Lefamulin May Offer Alternative in Community-Acquired Bacterial Pneumonia

In patients with community-acquired bacterial pneumonia, lefamulin may offer a much-needed IV/oral empiric monotherapy alternative to other antibiotic classes.

In patients with community-acquired bacterial pneumonia (CABP), the first-in-class pleuromutilin antibiotic lefamulin may offer a much-needed intravenous (IV)/oral empiric monotherapy alternative to other antibiotic classes, such as fluoroquinolones and macrolide, according to results of an analysis published in the journal BMC Pulmonary Medicine.
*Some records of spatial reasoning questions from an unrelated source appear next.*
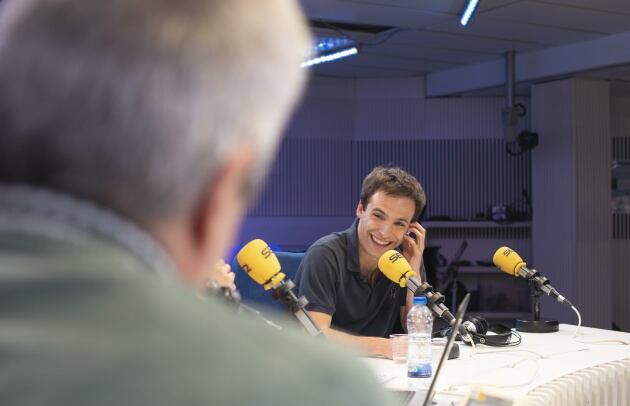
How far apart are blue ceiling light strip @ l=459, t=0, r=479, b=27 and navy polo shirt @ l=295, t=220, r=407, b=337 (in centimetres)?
287

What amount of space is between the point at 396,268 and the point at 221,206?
243 centimetres

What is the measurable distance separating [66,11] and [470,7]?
559 cm

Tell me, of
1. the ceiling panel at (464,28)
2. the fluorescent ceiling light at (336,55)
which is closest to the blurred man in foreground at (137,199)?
the ceiling panel at (464,28)

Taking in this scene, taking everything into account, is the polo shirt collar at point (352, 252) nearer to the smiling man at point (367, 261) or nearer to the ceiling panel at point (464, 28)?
the smiling man at point (367, 261)

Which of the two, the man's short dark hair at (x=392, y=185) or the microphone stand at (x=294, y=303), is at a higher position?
the man's short dark hair at (x=392, y=185)

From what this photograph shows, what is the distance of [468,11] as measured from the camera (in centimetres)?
598

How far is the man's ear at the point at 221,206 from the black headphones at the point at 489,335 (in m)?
2.70

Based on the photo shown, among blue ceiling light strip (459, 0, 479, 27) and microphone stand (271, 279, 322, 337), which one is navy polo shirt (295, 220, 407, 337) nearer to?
microphone stand (271, 279, 322, 337)

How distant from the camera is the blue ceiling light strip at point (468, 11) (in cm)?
578

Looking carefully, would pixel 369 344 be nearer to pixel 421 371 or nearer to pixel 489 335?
pixel 421 371

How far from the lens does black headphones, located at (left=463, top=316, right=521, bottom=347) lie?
10.8 feet

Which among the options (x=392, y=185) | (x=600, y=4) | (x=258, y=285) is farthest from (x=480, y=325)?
(x=600, y=4)

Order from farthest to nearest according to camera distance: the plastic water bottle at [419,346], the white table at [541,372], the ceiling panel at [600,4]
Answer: the ceiling panel at [600,4], the plastic water bottle at [419,346], the white table at [541,372]

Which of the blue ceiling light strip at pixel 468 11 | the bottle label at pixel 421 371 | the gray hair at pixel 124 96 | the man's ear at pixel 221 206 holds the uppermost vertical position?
the blue ceiling light strip at pixel 468 11
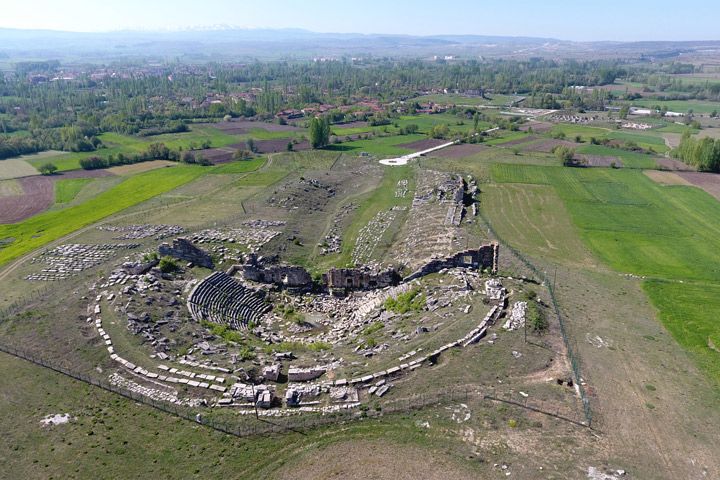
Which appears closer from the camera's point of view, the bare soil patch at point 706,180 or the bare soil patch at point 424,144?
the bare soil patch at point 706,180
Researchers used pooled data from the double-blind, double-dummy, parallel-group Lefamulin Evaluation Against Pneumonia (LEAP) 1 (ClinicalTrials.gov Identifier: NCT02559310) and LEAP 2 (ClinicalTrials.gov identifier: NCT02813694) studies to examine the efficacy and safety of lefamulin overall and within various subgroups of patients who presented with common clinical comorbidities. 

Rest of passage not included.